[Exercise input — start]

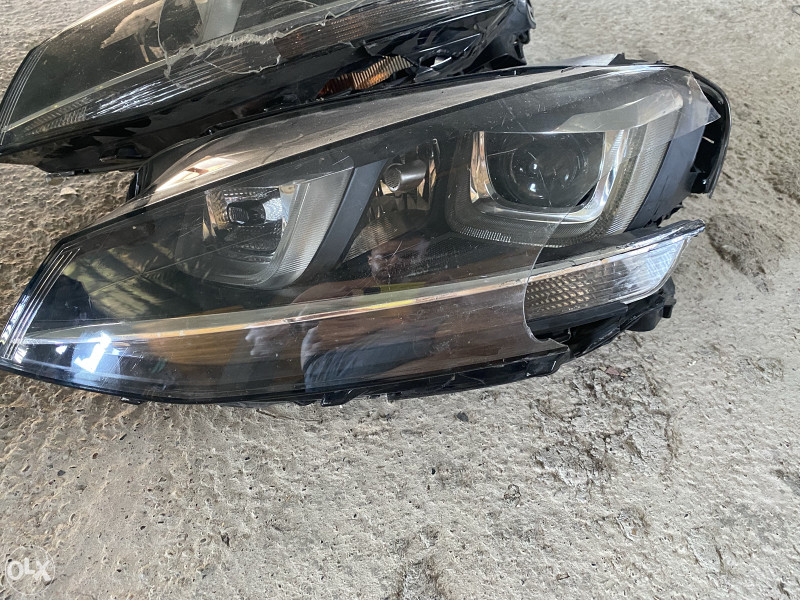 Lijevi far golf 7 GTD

[Exercise input — finish]
[Exercise input — start]

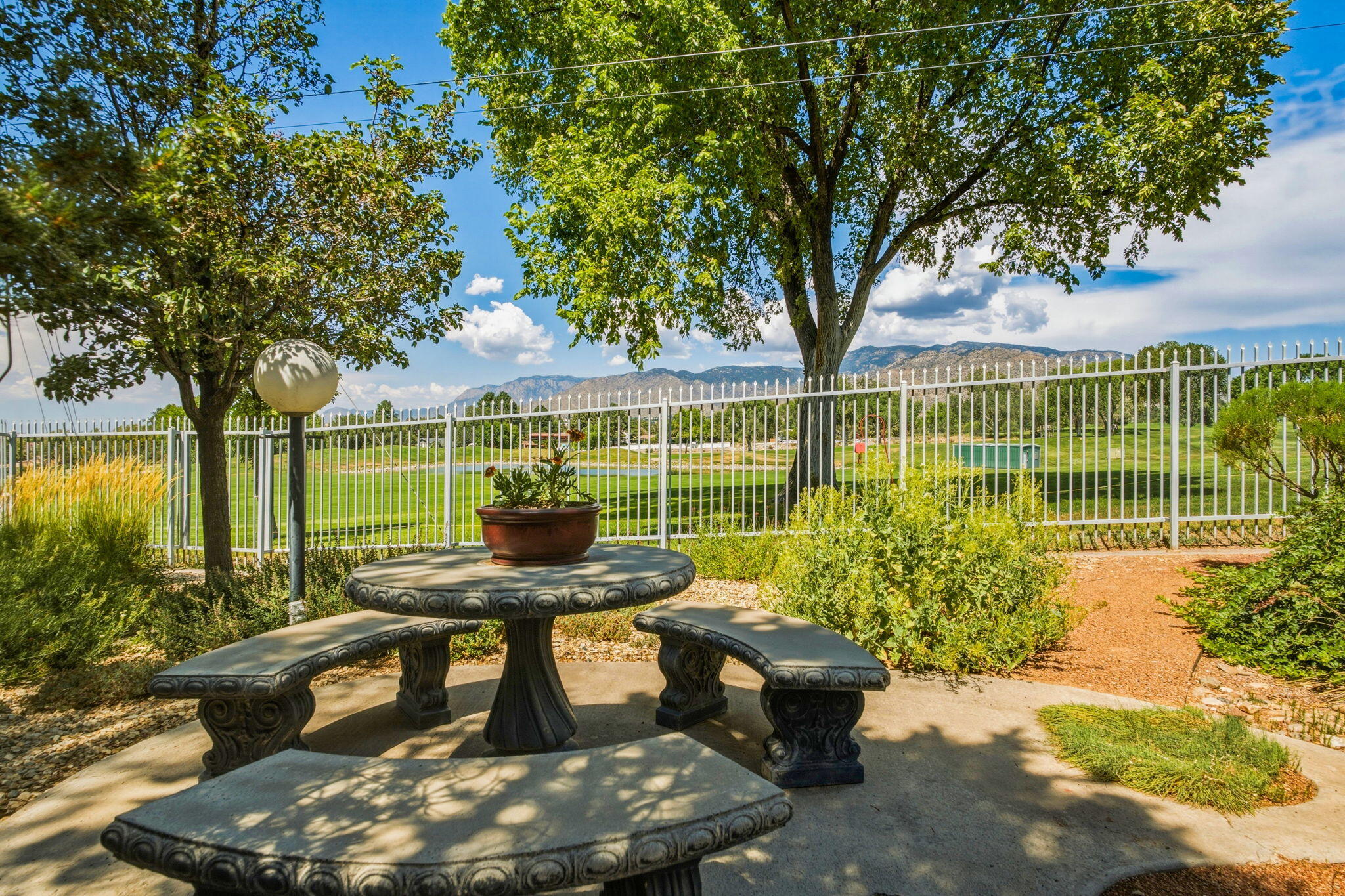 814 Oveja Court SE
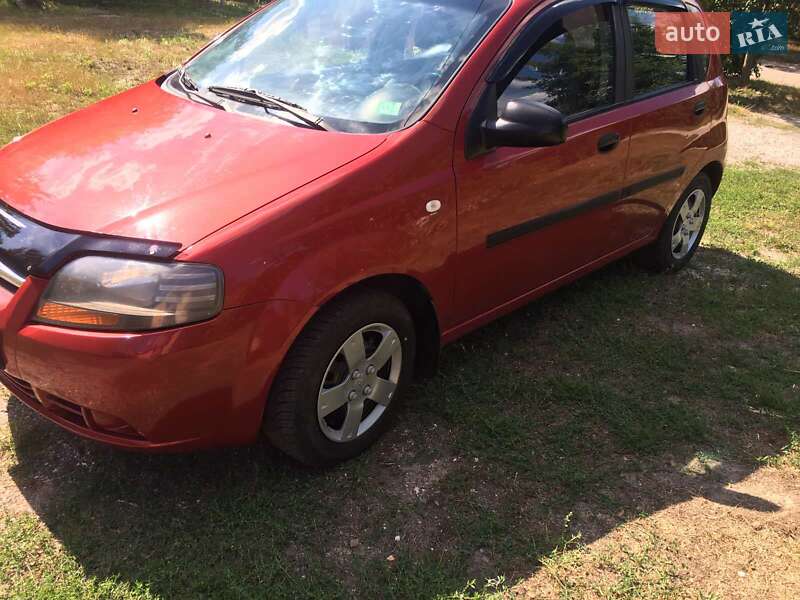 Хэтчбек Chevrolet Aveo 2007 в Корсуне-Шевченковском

[Exercise input — finish]

● **Problem requirements**:
Which part of the entries opens with the line containing "814 Oveja Court SE" and closes with the line containing "Хэтчбек Chevrolet Aveo"? Output that part exactly, ends included, pictures excluded.

● **Exercise output**:
 814 Oveja Court SE
 Хэтчбек Chevrolet Aveo 2007 в Корсуне-Шевченковском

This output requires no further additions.